/lianjia_crawler

crawler for lianjia, with backend & frontend

Primary LanguagePython

What's this project for?

In 2016 summer I planed to buy an apartment in Shanghai. At that time lianjia.com is popular for viewing apartments info online. So I want to keep track of apartments' price changes from lianjia, with a tool. Then comes this crawler.

BTW, before the crawler was finished and came to use, I've bought one in three days...

Snapshots

Search for all apartment in a region, with various contraints.

Search for all apartment

Search for community in a region, with all kinds of statistical data.

Search for community

Search for apartments' price change.

Search for apartments' price change

Prerequisites

Prerequisites includes installing python/MySQL/Apache server and necessary python modules. Choose according to your OS.

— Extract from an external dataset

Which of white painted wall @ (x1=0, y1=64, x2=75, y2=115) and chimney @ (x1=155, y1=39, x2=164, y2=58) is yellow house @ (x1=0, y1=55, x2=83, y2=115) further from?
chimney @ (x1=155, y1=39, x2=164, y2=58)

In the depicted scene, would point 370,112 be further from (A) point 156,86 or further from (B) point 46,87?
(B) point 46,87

Mac OS X    Ubuntu    Centos    Windows 7

Change crawler configurations

In lianjia_crawler_conf.py, perform configuration changes according to comments.

  • Check MySQL configurations in MySQL_conf, set connection parameters. Be careful about the user/password. Confirm it with "mysql -u root -p" to log into MySQL, if you use root.

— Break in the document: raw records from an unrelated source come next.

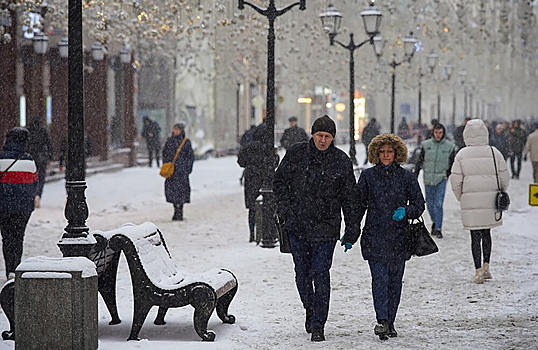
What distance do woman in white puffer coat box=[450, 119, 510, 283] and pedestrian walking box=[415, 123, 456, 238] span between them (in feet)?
13.2

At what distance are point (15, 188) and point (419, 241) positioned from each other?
16.5ft

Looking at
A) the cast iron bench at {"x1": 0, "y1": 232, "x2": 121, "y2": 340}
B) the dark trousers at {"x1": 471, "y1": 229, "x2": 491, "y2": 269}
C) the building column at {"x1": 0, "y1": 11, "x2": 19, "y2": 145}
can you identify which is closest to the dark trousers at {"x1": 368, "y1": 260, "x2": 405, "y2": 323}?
the cast iron bench at {"x1": 0, "y1": 232, "x2": 121, "y2": 340}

  • Create a database named lianjia in MySQL with command "CREATE DATABASE lianjia".

  • Define the regions you are caring about in region_def.

Run crawler

  • In shell, run "chmod u+x lianjia_crawler.py" and "./lianjia_crawler.py".
  • On Mac OS/Linux, Use cron to schedule the crawler running every day. Here is an example from Mac OS X.
  • Create a shell script, setting the Python path. Like file name lianjia_crawler.sh, with content,
#!/bin/bash
export PATH=/opt/local/Library/Frameworks/Python.framework/Versions/2.7/bin: $PATH
/Users/xyz/lianjia/lianjia_crawler.py >> /Users/xyz/lianjia/lianjia_crawler.log 2>&1
  • Install task in cron with "sudo crontab -e", run the script 12:00 every day.
00 12 * * * /Users/xyz/lianjia/lianjia_crawler.sh

View lianjia data in browser

  • In browser(recommend Chrome!), type in "localhost" as the address.

Analyze data with visulization tools

  • With script lianjia_avg.py, you can check how price going in the past. Here one example figure, red line is the price change, while the blue line stands for the change of the number of apartments listed. Figure about apartments' price change
  • Export data to CSV file
SELECT location, size, price FROM ly_data INTO OUTFILE '/Users/xyz/xx' FIELDS TERMINATED BY ',';